» **EXTRACTED INFORMATION**:
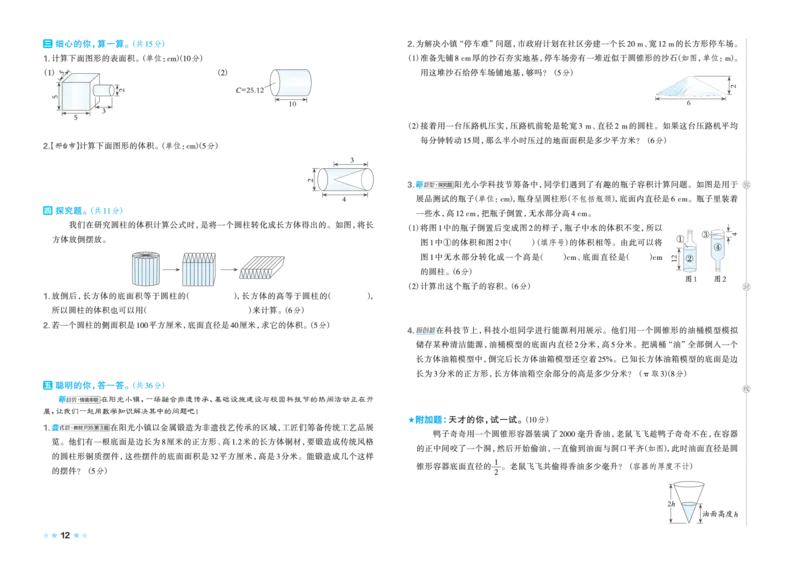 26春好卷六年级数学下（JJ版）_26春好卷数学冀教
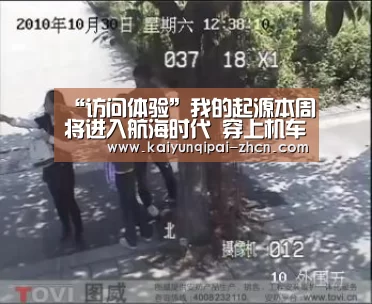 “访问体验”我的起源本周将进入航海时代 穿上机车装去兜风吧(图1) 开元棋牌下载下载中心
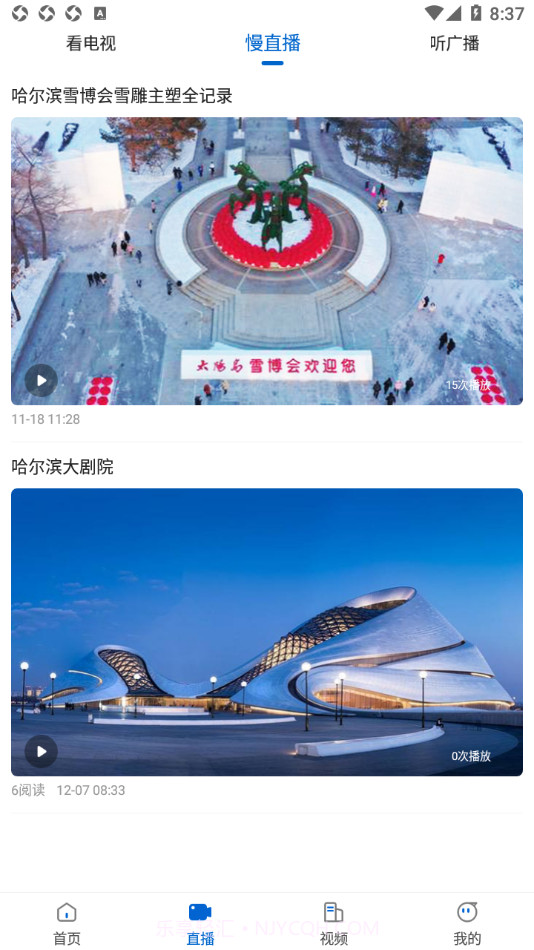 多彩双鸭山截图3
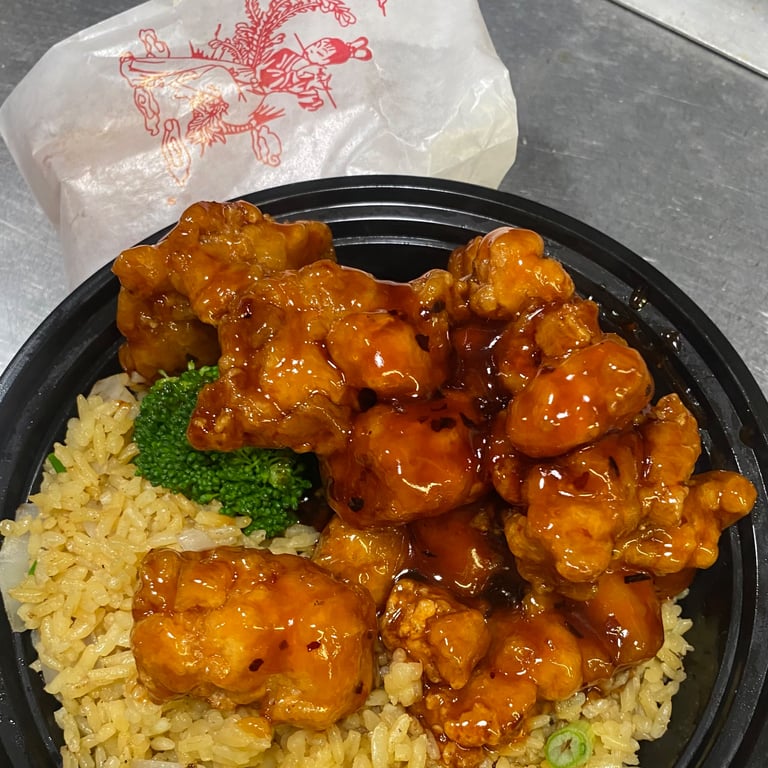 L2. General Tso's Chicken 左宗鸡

==

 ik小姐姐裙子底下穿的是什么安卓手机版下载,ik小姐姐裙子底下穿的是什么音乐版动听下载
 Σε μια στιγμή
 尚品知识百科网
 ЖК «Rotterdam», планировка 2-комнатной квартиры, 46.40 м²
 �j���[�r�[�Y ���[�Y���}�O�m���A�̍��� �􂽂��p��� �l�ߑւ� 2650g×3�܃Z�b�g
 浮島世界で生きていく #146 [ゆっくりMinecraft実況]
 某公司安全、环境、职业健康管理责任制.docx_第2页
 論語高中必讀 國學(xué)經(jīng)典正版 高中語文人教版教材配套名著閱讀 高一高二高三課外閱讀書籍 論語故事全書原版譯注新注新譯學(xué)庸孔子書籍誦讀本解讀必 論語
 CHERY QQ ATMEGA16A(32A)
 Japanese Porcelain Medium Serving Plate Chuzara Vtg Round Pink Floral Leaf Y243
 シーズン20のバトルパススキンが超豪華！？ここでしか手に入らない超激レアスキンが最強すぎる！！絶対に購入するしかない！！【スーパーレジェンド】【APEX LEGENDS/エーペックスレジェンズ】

» **PROBLEM DETAILS**:
Set down exactly the lines above, from the line containing "26春好卷六年级数学下（JJ版）_26春好卷数学冀教" through the line containing "L2. General Tso's Chicken 左宗鸡". Skip the pictures.

» **OUTPUT FOR THIS TASK**:
 26春好卷六年级数学下（JJ版）_26春好卷数学冀教
 “访问体验”我的起源本周将进入航海时代 穿上机车装去兜风吧(图1) 开元棋牌下载下载中心
 多彩双鸭山截图3
 L2. General Tso's Chicken 左宗鸡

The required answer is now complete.